● EXCERPTED TEXT
──────
On November 2nd, Eric Schmidt, CEO of Google Parent company Alphabet Inc., praised Canada’s cultivation of tech friendly immigration policies saying he was “enormously thankful to Canadians” for the country’s artificial intelligence innovations.
Schmidt has confessed that he is uneasy about the state of immigration and identity politics in the United States under the current administration. The result is that Google and Canada have begun making billion-dollar bedfellows. Google and its sister firms, including DeepMind and SidewalkLabs, are all seeking to hire Canadian talent and develop deep ties with universities and research centers in Toronto, Montreal, and Edmonton.
Google is among the backers of the Vector Institute, a Toronto-based artificial intelligence research lab which is part of Ottawa’s strategy to drive innovation in Canada. Ottawa is putting up to $50-million into the institute, Ontario is investing $50-million and more than 30 private-sector companies are set to invest $80-million.
──────
● DATA LISTING
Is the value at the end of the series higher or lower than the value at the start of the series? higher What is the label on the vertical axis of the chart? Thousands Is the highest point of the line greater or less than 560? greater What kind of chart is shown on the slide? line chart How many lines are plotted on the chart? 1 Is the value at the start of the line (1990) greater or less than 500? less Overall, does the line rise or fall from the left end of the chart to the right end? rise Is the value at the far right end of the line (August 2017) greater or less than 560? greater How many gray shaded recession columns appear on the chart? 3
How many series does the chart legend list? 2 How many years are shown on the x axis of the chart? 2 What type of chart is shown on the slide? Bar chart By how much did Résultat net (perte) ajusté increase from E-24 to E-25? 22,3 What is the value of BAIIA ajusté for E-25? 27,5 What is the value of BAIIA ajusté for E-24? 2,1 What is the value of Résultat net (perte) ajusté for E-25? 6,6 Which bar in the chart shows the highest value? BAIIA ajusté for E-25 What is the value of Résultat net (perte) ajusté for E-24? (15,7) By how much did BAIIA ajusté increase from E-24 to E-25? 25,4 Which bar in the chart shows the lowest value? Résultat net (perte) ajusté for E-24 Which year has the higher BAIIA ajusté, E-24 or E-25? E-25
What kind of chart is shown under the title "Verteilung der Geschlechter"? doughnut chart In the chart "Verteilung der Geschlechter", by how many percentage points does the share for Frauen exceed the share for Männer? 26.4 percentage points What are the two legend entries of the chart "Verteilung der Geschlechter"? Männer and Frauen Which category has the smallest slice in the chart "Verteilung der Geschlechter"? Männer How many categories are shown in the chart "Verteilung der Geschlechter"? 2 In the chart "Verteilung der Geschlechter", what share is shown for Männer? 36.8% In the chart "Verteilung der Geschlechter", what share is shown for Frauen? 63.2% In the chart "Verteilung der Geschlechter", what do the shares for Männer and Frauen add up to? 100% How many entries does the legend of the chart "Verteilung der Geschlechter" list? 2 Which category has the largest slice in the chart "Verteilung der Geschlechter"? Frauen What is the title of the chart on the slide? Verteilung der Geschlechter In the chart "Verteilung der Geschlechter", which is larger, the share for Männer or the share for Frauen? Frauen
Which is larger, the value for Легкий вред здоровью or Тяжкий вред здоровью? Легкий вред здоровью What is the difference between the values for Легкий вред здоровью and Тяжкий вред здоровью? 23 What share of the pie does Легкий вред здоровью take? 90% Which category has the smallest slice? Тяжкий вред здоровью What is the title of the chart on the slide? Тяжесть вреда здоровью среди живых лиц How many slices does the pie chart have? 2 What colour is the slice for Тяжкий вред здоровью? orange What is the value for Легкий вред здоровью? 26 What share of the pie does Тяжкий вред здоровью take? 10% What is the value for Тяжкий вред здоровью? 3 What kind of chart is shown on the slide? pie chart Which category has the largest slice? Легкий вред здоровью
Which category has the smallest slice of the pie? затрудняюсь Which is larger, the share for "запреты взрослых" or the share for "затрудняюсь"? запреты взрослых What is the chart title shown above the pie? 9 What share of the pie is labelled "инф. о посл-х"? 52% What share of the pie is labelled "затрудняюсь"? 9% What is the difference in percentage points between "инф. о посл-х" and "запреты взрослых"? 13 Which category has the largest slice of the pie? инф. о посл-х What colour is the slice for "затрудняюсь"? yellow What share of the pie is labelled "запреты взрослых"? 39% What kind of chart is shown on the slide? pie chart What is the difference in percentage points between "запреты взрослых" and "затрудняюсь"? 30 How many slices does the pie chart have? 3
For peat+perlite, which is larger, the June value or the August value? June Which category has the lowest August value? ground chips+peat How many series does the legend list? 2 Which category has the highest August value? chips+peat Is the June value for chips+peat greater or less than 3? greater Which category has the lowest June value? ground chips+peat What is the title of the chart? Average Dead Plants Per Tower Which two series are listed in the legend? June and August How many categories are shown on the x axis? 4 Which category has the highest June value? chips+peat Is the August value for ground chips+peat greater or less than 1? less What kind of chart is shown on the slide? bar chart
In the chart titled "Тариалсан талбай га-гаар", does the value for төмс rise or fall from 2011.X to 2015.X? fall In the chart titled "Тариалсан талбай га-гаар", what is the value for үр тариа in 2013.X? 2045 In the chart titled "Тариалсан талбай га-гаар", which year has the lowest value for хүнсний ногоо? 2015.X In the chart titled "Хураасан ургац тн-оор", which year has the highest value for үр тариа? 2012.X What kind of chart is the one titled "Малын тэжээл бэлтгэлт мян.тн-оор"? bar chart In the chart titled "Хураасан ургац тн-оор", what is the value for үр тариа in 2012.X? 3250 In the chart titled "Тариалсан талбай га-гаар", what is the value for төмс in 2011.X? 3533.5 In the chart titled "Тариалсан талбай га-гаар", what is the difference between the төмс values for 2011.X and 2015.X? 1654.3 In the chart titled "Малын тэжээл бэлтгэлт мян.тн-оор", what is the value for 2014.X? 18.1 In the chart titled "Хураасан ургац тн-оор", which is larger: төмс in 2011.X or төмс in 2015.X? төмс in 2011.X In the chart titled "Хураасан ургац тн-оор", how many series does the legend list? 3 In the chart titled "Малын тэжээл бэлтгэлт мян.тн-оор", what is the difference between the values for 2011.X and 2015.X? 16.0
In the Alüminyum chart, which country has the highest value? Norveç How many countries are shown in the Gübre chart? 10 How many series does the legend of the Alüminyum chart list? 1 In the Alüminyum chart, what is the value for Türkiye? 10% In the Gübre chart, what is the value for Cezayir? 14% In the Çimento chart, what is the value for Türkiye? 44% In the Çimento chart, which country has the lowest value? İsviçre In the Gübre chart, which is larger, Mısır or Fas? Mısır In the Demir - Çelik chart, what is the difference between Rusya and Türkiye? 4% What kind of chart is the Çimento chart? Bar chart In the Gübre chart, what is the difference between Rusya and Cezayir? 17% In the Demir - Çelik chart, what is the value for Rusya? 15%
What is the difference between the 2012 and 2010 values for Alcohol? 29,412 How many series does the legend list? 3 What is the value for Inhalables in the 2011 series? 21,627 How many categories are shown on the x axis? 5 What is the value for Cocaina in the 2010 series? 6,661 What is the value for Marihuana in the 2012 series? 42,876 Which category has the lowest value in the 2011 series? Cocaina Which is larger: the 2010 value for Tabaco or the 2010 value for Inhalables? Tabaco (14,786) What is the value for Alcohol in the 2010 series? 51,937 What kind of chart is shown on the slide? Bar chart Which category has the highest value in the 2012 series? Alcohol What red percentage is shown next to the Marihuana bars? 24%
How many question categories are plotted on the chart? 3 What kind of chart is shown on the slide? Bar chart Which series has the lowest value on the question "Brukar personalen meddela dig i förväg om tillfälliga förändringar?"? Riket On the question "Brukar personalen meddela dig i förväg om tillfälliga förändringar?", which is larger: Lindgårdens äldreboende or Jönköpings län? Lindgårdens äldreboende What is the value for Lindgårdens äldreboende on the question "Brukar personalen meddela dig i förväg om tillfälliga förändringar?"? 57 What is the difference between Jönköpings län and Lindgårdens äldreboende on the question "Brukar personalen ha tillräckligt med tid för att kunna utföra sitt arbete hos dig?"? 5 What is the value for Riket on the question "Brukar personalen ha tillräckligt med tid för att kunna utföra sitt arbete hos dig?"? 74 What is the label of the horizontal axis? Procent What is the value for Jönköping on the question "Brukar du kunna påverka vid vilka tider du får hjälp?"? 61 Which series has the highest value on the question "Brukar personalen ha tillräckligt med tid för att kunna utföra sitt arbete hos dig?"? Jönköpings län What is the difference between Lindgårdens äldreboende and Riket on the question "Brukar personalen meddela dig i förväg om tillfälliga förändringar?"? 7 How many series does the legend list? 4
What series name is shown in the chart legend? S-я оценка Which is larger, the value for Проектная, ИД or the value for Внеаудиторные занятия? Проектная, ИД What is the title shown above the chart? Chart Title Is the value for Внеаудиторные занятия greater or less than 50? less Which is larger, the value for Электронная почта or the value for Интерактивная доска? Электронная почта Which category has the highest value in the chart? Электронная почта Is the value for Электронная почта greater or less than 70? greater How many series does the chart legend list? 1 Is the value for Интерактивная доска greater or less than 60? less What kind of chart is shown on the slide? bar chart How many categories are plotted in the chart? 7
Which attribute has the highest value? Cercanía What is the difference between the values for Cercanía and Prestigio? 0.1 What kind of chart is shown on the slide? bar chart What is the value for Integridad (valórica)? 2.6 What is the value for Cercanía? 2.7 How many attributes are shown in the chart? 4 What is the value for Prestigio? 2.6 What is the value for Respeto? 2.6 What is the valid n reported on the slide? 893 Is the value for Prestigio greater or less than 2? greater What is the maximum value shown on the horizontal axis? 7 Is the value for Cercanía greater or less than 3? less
──────
● WHAT THE EXERCISE ASKS
Please answer these from the piece on Google and Canada:
(a) On what date did Eric Schmidt praise Canada's tech-friendly immigration policies?
(b) In which three cities are Google and its sister firms seeking ties with universities and research centers?
(c) How much are the private-sector companies set to invest in the Vector Institute?

● RESPONSE
(a) November 2nd
(b) Toronto, Montreal, and Edmonton
(c) $80-million